Most contentious of the issues tackled by Basch in his call to arms is teen pregnancy. Among 15- to 17-year old girls, the pregnancy rate among blacks is more than three times higher than whites, and the rate among Hispanic teens is more than four times as high. Teen mothers on average have two fewer years of schooling. They are 10-12 percent less likely to finish high school, and have 14-29 percent lower odds of attending college. The implementation of evidence-based, comprehensive sex education is the best way to reduce the teen pregnancy disparity. This requires the overhaul of the popular abstinence-only education programs, which have been shown to leave students ill-equipped to make the healthiest decisions. Given the fraught political environment, comprehensive sex education is not widespread, and school nurses can be an essential resource for students beginning to engage in sexual activity. From dispensing condoms to connecting students to community resources for treatment who may disclose concerns about both pregnancy and sexually transmitted infections, and being the person on campus who can answer questions privately about reproductive health, nurses can address issues that are not part of classroom learning.

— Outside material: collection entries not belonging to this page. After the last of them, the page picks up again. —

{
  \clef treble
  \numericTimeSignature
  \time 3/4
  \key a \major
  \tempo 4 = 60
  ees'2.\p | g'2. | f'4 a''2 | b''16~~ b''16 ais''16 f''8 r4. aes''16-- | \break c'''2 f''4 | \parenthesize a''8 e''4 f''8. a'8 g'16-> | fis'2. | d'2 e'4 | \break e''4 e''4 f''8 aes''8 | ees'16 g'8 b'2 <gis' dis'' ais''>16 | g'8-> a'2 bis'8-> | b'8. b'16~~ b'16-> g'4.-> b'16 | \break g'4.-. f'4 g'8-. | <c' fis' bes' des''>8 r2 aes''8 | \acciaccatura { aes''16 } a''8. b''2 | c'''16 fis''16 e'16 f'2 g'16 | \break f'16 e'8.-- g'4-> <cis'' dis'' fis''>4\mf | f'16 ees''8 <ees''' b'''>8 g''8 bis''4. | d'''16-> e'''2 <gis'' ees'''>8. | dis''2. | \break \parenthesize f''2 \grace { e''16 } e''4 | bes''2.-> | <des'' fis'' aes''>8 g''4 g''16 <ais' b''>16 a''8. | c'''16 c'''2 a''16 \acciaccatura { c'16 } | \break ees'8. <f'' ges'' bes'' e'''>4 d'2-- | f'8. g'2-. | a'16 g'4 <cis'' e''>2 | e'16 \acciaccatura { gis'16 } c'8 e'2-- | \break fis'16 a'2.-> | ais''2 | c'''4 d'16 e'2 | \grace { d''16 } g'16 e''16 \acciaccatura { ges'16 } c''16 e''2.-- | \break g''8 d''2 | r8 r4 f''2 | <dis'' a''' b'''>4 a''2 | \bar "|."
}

There are signs of hope, as Basch was asked by Secretary of Education Arne Duncan to outline national health strategies in schools, but the now well-known public funding cuts to both healthcare and education continue to threaten the health status and educational attainment of youth in America’s public schools.

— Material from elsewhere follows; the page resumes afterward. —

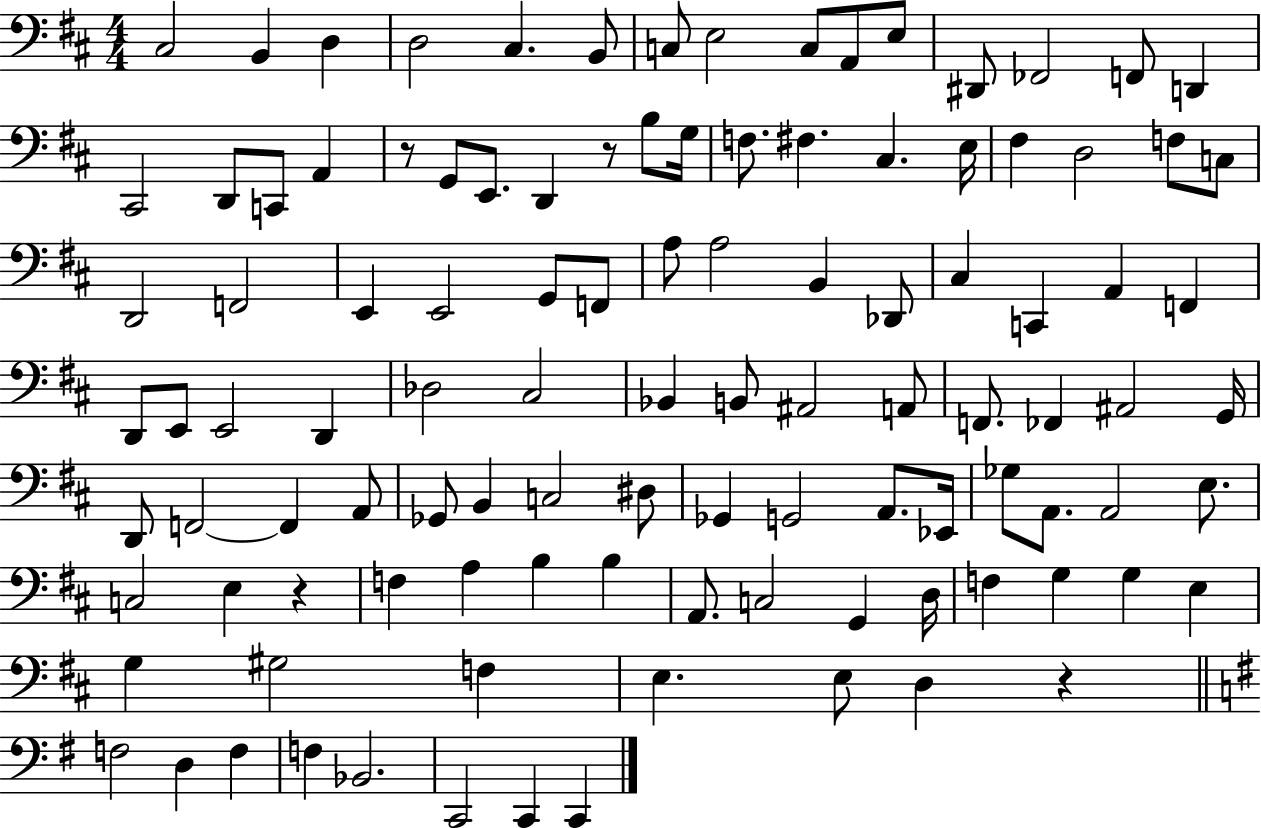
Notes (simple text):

The disparities can be shocking. But these specific health issues are fairly straightforward, do not require specialists, and can be tackled easily within a school environment by nurses, resulting in the improvement of both kids’ public health and academic achievement—as long as they are given the finances and support to do so. As a front line of defense against immediate health emergencies and the prevention and maintenance of chronic diseases that develop in elementary school years, ensuring the presence of fully staffed, funded, and stable school-based health centers is essential—most especially for our children already victim to a shameful lack of resources.